Lors d’un récent forum communautaire dans le North End de Winnipeg, j’ai écouté des dizaines de résidents partager leurs histoires d’horreur en matière de soins de santé—attentes de 12 heures aux urgences, chirurgies annulées, et impossibilité de trouver un médecin de famille. La salle vibrait de frustration, mais aussi de détermination.
« Nous avons atteint ce point bizarre où tout le monde s’accorde à dire que le système échoue, mais nous ne semblons toujours pas pouvoir le réparer, » a déclaré l’organisateur communautaire Miguel Rodriguez. « La question n’est plus de savoir si nous avons besoin de changement—c’est de savoir si nos politiciens ont le courage d’apporter des changements véritablement transformateurs plutôt qu’incrémentaux. »
Le nouveau plan de santé de la province comprend l’expansion des options de soins virtuels et le recrutement de travailleurs de la santé à l’étranger. Ce sont des mesures sensées, mais les experts en santé suggèrent que le Manitoba a besoin de solutions plus créatives.
Le Dr Damon Ramsey, fondateur de la plateforme de santé numérique InputHealth, estime que la technologie pourrait aider à résoudre certains problèmes immédiats. « Les soins virtuels ne sont pas seulement une question de commodité—ils peuvent réduire considérablement les visites inutiles aux urgences en mettant les patients en contact avec des soins appropriés plus tôt, » dit-il. « Mais le Manitoba a été lent à adopter ces innovations par rapport à d’autres provinces. »

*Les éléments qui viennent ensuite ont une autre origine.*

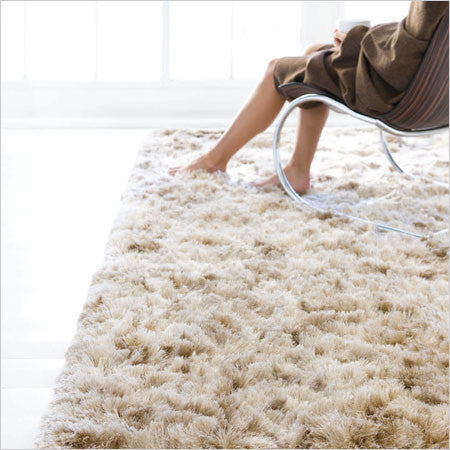 Area rug with long fluffy pile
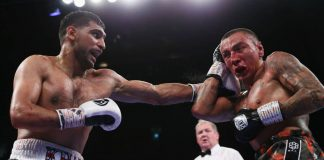 Amir Khan survives second-round knockdown to defeat Vargas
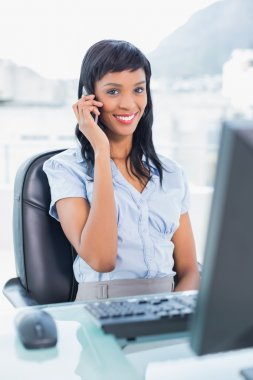 Cute businesswoman calling someone with her mobile phone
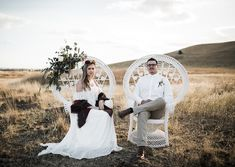 bride + groom in white wicker chairs with floral accent #styledwedding #weddingshoot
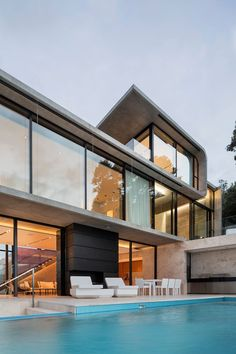 Multiple levels are tucked between curved concrete to create various platforms for living in this house.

L’innovation peut aider, mais le défi fondamental reste la reconstruction d’une main-d’œuvre poussée à bout. De retour au Centre des sciences de la santé, j’ai observé le Dr Thompson terminer un quart de travail de 12 heures qui s’était étiré à 14 heures.

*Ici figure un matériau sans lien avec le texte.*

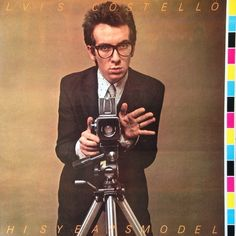 Elvis Costello - This Year's Model  Barney Bubbles album cover 'misprints' the image, cutting off letters and keeping the printer's colour bar in the image.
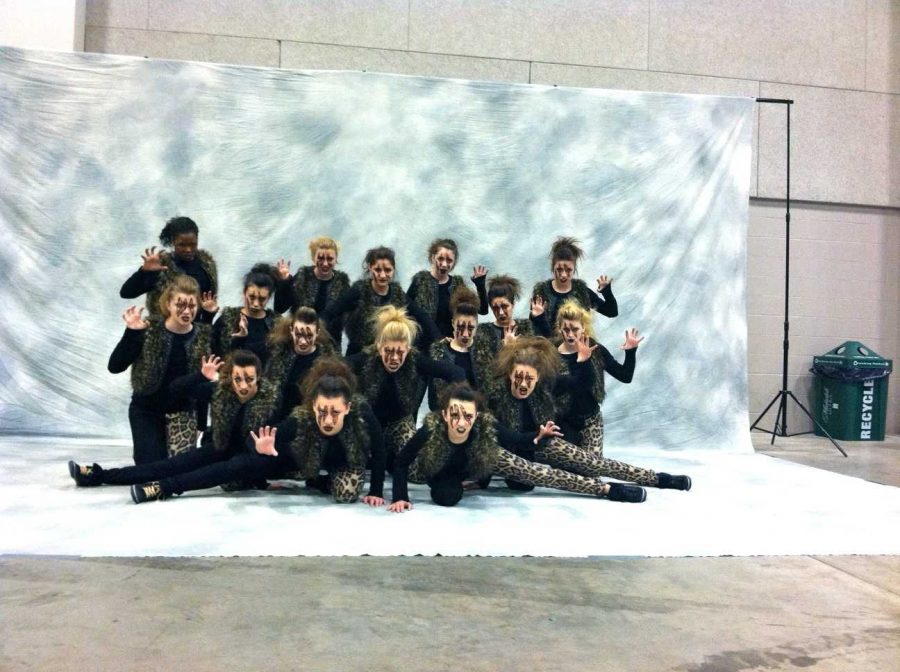 The+Huntley+poms+team+poses+for+their+group+shot+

« Nous parlions autrefois de l’épuisement professionnel comme quelque chose qui arrivait aux individus, » a-t-il réfléchi. « Maintenant, nous observons l’épuisement comme un phénomène systémique. Quand tout le monde est épuisé en même temps, la récupération devient exponentiellement plus difficile. »
En quittant l’hôpital, Elena Woodsworth attendait toujours une chambre. Sa fille Sarah était sortie acheter du café—son quatrième de la journée. Le couloir bondé de patients représentait à la fois la crise immédiate et le long chemin à parcourir.
Le Manitoba a voté pour une réforme des soins de santé, mais la question demeure de savoir si un gouvernement peut tenir cette promesse assez rapidement pour éviter une détérioration supplémentaire. Les problèmes du système ont mis des années à se développer et prendront probablement des années à résoudre. Pour les patients comme Elena et les familles comme celle de Sarah, cette réalité n’offre que peu de réconfort pendant leur 40ème heure dans un couloir d’hôpital.